Postscript: I found this unidentified pediatricians account of his “growing up talk” time with a young patient – good for a grin and apropos… don’t you think?

“I was recently talking with a teenage boy, one of five children. He has great parents who are very attentive to all the distractions related to cell phones and computer use and try to keep his screen use in moderation. During a routine exam, I asked about his cell phone usage, and if he had rules for using the phone. He answered that he didn’t have a phone … anymore. After further ‘polite probing,’ he admitted that his parents had taken his phone away because he’d been texting too much.

Many of my young patients seem to be texting all the time. Many parents have told me their child has unlimited texts and several have mentioned bills for their kids with as many as 9,000 texts per month. However, when I asked the boy how many texts he’d recorded in a month, he sheepishly told me 16,000!

I came home to my computer to try and figure out how many texts that was per week, day, hour. (The boy had told me his dad had run a spread sheet that he could provide if I wanted it!) Using a calculator, I figured that if he sent 16,000 texts per month, that’s 571 texts per day (assuming a 28-day month). If you figure that teens are in school for 8 hours a day (where I assume they’re not supposed to be texting) and they should sleep at least 8 hours, that leaves 8 hours for texting.
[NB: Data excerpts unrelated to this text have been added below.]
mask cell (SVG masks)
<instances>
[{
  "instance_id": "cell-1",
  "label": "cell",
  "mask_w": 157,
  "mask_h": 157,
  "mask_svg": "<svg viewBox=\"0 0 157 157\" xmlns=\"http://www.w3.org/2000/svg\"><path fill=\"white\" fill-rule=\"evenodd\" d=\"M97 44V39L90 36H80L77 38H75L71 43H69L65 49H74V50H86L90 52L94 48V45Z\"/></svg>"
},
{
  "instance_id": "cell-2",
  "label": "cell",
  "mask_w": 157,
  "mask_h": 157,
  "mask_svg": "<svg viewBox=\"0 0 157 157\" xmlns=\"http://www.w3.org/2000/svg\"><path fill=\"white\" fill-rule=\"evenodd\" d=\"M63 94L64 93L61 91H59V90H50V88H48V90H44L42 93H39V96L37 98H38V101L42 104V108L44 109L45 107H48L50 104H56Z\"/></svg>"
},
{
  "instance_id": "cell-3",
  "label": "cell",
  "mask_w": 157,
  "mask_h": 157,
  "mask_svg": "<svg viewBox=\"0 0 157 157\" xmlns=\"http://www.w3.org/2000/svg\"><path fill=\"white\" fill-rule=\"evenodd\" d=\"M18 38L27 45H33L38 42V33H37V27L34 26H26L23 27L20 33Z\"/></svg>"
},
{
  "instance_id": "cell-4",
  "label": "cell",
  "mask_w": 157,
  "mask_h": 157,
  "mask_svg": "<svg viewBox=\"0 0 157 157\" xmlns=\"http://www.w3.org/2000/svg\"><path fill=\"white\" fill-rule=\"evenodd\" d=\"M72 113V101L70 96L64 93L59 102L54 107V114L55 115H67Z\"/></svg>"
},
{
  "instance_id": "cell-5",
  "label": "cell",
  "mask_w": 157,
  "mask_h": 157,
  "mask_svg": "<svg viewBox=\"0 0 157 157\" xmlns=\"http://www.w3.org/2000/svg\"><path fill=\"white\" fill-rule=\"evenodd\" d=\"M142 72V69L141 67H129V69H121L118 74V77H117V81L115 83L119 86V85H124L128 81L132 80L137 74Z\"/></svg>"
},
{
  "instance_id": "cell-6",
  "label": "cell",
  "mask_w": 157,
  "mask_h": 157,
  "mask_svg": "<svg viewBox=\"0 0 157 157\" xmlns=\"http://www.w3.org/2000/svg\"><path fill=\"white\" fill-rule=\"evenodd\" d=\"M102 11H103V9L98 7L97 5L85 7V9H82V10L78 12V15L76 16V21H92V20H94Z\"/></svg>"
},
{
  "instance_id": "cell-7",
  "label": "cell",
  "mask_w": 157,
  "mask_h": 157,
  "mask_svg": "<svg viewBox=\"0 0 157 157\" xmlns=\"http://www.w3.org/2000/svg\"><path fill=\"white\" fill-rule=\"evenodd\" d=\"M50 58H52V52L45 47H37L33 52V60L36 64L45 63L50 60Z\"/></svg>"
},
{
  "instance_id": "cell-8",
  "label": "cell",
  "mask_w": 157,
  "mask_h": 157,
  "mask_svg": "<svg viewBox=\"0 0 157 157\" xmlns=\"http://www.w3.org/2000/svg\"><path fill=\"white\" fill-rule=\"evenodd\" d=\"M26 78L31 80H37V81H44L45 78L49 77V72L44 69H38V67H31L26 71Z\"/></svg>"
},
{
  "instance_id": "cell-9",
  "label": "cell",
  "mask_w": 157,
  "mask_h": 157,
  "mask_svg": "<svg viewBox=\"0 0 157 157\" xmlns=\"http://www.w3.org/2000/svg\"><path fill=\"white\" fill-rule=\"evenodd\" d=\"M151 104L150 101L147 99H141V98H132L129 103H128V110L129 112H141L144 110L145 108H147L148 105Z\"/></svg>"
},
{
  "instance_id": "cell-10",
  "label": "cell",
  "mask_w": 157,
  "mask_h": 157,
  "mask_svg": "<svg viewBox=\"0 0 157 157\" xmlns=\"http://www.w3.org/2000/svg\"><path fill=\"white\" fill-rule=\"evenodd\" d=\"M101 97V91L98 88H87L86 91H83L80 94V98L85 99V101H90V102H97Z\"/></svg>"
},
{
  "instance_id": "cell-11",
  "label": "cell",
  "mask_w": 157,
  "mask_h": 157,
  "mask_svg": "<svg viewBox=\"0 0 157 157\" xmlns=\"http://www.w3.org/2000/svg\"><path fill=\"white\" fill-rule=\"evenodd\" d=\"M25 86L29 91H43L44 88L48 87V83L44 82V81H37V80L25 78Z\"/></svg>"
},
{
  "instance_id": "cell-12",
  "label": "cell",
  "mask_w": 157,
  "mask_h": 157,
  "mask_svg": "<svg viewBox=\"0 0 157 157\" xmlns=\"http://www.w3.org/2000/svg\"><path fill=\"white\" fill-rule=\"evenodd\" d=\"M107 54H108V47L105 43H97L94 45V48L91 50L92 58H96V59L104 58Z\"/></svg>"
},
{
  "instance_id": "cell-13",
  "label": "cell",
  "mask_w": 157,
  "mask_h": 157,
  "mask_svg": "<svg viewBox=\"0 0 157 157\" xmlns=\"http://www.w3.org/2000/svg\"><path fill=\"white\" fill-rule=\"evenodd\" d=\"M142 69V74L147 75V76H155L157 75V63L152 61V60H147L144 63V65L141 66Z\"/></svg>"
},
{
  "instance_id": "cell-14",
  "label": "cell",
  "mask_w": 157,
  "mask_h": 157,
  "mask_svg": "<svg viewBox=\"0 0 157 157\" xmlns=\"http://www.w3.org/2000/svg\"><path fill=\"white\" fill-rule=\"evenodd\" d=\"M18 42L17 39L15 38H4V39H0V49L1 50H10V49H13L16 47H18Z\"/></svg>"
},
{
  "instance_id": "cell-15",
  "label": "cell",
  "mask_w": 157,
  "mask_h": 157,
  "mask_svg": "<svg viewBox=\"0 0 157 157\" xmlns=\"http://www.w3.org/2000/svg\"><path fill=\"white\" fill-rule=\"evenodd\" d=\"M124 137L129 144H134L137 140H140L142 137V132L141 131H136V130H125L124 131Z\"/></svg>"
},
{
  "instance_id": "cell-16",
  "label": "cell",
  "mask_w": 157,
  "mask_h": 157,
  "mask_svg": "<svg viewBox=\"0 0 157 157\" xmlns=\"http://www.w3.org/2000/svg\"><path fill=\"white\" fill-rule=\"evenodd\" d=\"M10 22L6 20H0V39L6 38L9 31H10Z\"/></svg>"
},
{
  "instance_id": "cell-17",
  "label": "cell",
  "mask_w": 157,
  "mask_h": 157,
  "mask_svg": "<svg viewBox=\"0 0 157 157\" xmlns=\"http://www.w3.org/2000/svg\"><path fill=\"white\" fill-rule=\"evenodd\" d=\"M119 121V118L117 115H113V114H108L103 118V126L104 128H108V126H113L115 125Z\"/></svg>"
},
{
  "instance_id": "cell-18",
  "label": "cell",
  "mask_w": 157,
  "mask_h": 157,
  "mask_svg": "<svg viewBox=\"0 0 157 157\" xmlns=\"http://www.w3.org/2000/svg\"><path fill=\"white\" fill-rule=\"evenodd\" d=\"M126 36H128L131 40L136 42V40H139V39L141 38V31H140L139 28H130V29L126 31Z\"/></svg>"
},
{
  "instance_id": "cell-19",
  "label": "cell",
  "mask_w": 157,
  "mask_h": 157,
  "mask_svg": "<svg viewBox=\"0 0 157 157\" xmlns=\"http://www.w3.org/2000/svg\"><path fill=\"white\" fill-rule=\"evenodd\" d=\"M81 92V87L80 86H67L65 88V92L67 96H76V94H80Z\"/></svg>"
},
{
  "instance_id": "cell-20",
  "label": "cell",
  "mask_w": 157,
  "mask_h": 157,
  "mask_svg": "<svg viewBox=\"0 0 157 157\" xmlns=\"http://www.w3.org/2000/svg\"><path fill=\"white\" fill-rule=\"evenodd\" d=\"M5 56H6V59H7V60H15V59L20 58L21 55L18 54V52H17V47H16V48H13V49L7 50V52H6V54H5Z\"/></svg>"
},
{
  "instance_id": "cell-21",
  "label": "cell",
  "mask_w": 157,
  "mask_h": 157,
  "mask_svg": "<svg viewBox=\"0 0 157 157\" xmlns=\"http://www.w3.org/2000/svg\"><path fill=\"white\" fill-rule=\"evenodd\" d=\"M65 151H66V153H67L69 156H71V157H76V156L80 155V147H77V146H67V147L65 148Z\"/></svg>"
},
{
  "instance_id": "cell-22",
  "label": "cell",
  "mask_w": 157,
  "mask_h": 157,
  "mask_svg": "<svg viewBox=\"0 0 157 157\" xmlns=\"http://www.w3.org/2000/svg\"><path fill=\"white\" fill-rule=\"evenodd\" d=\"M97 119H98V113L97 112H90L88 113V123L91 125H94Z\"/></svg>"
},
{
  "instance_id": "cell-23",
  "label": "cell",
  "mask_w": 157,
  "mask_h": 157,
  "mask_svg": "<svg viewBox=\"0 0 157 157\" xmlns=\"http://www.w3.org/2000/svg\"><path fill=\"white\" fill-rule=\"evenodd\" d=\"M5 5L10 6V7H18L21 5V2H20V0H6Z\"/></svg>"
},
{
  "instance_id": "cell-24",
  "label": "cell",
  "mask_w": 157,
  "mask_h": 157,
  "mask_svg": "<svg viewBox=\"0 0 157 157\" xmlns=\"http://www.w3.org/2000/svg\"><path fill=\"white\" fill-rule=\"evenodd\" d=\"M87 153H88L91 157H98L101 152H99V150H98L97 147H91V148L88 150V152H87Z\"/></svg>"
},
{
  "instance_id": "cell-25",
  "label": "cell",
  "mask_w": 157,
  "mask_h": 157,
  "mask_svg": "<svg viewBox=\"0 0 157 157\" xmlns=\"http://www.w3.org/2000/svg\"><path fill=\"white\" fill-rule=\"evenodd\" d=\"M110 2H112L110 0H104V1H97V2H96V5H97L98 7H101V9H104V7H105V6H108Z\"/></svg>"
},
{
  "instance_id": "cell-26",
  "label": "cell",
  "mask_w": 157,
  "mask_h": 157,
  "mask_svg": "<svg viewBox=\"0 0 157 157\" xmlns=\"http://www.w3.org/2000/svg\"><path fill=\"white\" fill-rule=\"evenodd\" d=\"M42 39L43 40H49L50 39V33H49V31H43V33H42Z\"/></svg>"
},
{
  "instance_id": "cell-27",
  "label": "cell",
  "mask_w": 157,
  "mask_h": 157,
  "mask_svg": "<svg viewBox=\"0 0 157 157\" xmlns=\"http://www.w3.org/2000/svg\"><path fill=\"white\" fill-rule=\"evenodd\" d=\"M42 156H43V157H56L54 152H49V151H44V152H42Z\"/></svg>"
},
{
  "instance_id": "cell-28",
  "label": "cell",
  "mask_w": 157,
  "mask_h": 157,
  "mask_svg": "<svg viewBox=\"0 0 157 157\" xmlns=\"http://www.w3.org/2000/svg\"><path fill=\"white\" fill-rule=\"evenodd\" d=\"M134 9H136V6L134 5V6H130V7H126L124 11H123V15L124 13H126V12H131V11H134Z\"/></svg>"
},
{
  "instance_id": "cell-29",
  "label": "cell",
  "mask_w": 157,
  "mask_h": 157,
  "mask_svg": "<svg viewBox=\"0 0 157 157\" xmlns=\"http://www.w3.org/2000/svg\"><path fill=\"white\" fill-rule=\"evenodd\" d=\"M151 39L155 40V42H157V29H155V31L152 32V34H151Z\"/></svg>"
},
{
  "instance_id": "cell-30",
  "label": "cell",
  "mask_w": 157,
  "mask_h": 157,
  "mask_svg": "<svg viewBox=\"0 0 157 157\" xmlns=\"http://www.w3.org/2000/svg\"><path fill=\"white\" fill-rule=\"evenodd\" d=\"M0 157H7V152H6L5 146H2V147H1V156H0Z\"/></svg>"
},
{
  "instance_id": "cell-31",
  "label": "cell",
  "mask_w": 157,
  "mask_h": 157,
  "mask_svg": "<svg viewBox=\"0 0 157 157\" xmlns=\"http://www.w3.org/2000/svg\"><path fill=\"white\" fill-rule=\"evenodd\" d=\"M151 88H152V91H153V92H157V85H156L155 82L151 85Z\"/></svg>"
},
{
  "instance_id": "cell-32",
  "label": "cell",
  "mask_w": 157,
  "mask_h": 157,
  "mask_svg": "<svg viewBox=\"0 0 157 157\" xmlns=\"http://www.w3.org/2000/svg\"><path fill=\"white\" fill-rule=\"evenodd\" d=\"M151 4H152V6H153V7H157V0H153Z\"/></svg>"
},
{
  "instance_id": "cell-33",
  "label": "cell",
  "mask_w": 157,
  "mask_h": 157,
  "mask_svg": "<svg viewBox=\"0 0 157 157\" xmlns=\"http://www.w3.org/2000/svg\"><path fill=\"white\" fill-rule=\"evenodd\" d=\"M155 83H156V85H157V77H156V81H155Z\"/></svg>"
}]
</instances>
Now, I may be off a bit on my count (and who knows if this boy kept his cell phone turned off during school), but that would mean he was sending 71 texts per hour when not in school or asleep – or a whopping one text per minute when he was awake. Wow!

If you’re not discussing texting and limiting constant communication with your tweens and teens, I think you should be. This boy even admitted to me that he felt he had gone overboard with texting and really enjoyed talking to his friends. He told his mother during the course of our visit that when he did get the privilege of having a cell phone again, he thought he needed a model that only made phone calls.

‘Get me a really old-fashioned one that just rings, because I don’t want to be tempted to text!’ he said. Bright teen, don’t you think?”